◆ Exercise
Would you copy out only the lines from the one with "[camera-trap image, curated labels]" to the end of the records, exactly as they stand?

◆ Material supplied

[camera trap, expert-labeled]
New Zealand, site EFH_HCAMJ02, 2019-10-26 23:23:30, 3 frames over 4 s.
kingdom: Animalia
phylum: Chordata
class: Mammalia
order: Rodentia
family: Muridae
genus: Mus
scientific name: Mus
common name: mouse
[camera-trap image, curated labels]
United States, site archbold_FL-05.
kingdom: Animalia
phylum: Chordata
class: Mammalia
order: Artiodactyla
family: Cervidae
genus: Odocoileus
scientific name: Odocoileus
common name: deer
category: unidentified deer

◆ Expected answer
[camera-trap image, curated labels]
United States, site archbold_FL-05.
kingdom: Animalia
phylum: Chordata
class: Mammalia
order: Artiodactyla
family: Cervidae
genus: Odocoileus
scientific name: Odocoileus
common name: deer
category: unidentified deer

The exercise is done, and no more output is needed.